WRITTEN PROBLEM: Carry on the pilotprotocol v1.9.0-rc2 release notes from the point where they stop.

EXCERPT PROVIDED:
──────────────────────────────

Releases: TeoSlayer/pilotprotocol

v1.9.0-rc2

28 Apr 00:12

Choose a tag to compare

v1.9.0-rc2 Pre-release
Pre-release

v1.9.0-rc2 — Release Notes

Scope: 11 commits since v1.9.0-rc1 (2026-04-24 → 2026-04-27).

The headline of RC2 is P1-010 closed (both halves) — the
tunnel-crypto-desync class of bugs that caused fire-and-forget RPCs
(task submit, send-results) to silently lose data across rekey windows.
P1-009 closed as a side effect: the test_midrekey_* regression repros
all pass cleanly now.

P1-010 — tunnel desync recovery

Four commits, four layers of the fix:

1. Salvage replay (7f76e75)

Per-peer plaintext ring buffer in peerCrypto.salvage. Every
encrypted send copies the plaintext into the buffer. When
handleAuthKeyExchange (or unauth handleKeyExchange) installs a
fresh peerCrypto because the peer's pubkey changed, we re-encrypt
the recent plaintexts with the new key and re-send via writeFrame.

Recovers fire-and-forget RPCs that were sent under stale crypto
during the rekey window.

Webhook event: tunnel.desync_salvage with replay count.

2. Rekey retransmit loop (a126a26)

Per-peer pendingRekey state set on sendKeyExchangeToNode, cleared
on first successful inbound decrypt. New goroutine
rekeyRetransmitLoop retransmits stale entries every 4 s, capped at
5 retries. Closes the case where our key_exchange or peer's reply was
dropped on the wire — without this, the next chance to recover was
the 5-min RelayProbeInterval.

Webhook event: tunnel.rekey_gave_up if a peer hits the retransmit
cap (real reachability problem worth investigating).

3. Cap salvage at 4 entries (5de736f)

Original cap of 32 caused a replay-storm on rekey: the dataexchange
retransmit layer's churn filled the buffer, and on rekey all 32
frames went out in a tight loop. The receiver's freshly-installed
peerCrypto had maxRecvNonce = 0; out-of-order arrival of nonces
1..32 tripped the replay-window check. 4 covers the realistic shape
(task submit + send-results + a couple of dataexchange retries)
without overwhelming the receiver. Memory drops from ~48 KiB / peer
to ~6 KiB; ~6 MiB worst-case fleet-wide at maxCryptoPeers = 1024.

4. Preserve nonce/replay state across duplicate key_exchange (d4d5f42)

The latent companion bug: handleAuthKeyExchange and
handleKeyExchange used to unconditionally replace tm.crypto[N]
with a freshly-derived peerCrypto, even when the peer's pubkey was
unchanged. Same shared secret, but reset nonce counter and empty
replay bitmap. Subsequent encrypted sends used counter 1, 2, 3...

──────────────────────────────

SUPPLIED DATA:
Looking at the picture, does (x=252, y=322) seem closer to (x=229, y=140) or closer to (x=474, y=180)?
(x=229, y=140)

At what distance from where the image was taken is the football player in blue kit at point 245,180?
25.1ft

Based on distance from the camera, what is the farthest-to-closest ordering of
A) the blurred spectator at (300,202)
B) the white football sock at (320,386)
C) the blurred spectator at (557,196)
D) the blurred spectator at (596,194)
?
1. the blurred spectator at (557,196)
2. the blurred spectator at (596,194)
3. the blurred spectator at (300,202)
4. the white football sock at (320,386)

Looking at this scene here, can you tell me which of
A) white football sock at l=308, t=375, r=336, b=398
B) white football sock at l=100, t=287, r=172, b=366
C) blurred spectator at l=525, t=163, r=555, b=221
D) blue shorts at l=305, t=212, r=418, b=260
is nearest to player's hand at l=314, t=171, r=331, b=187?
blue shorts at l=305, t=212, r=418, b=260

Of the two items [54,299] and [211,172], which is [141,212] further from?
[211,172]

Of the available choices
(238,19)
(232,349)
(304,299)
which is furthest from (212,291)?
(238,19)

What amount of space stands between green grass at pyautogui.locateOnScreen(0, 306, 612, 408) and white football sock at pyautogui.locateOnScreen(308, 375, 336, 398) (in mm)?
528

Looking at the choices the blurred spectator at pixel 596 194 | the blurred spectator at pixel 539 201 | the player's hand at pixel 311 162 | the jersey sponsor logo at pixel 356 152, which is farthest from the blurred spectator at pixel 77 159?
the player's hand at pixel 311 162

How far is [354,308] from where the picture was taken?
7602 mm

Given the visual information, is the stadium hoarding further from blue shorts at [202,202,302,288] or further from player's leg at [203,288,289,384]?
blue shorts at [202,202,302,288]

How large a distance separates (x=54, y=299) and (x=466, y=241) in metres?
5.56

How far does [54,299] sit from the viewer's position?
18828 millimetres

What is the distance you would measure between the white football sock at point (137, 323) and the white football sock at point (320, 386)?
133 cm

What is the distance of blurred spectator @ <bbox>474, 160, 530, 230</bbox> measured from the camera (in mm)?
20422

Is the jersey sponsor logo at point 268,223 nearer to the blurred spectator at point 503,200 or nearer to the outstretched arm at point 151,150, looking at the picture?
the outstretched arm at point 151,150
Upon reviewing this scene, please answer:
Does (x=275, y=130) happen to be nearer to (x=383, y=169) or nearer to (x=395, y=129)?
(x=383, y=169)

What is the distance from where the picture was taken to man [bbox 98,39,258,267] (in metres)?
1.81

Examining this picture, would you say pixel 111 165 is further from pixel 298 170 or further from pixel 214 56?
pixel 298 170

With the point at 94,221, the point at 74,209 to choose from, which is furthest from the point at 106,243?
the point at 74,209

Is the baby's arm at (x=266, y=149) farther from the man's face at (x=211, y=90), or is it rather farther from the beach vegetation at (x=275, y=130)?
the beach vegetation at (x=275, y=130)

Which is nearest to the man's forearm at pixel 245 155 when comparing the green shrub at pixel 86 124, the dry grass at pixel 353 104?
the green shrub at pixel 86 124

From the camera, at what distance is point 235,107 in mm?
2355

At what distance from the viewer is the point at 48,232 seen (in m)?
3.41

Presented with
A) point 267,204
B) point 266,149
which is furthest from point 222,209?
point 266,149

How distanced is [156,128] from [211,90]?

──────────────────────────────

RESULT OF THE TASK:
while peer's pc[us] had a high maxRecvNonce from before, so
peer dropped them as "outside replay window."

Fix: replace only when there's no existing entry OR the pubkey
actually changed. Pinned by
TestHandleKeyExchangeDuplicatePreservesCryptoState.

(This same fix was attempted earlier in the session and reverted —
it was incompatible with the 32-entry salvage cap. After the cap
reduction in 5de736f, the preservation fix is safe.)

Tests added

  • pkg/daemon/tunnel_desync_salvage_test.go — 7 unit tests for the
    ring buffer (size + age bounds, copy-not-reference, nil-safety).
  • pkg/daemon/tunnel_rekey_retransmit_test.go — 9 unit tests for the
    retransmit state machine (mark, clear, stale, give-up cap).
  • pkg/daemon/tunnel_dup_keyexchange_test.go — 2 unit tests pinning
    duplicate-preservation and real-rekey-replacement.
  • tests/integration/local/test_tunnel_desync_recovery.sh — black-box
    test: establish tunnel, restart receiver, submit task immediately,
    assert it lands within 30 s.

Verified

Test Result
go vet ./... clean
go test -parallel 4 ./pkg/... ./tests/ all 10 packages pass
test_tunnel_desync_recovery 7/0
test_midrekey_send_file 5/0 (was 4/1, P1-009 repro)
test_midrekey_send_message 6/0 (was 5/1, P1-009 repro)
test_midrekey_task_results 6/0 (was 4/2, P1-009 repro)
test_midrekey_task_submit 5/0 (was 3/2, P1-009 repro)
test_peer_restarted_send_file 4/0 (was 3/1)
test_peer_restarted_send_message 5/0 (was 3/2)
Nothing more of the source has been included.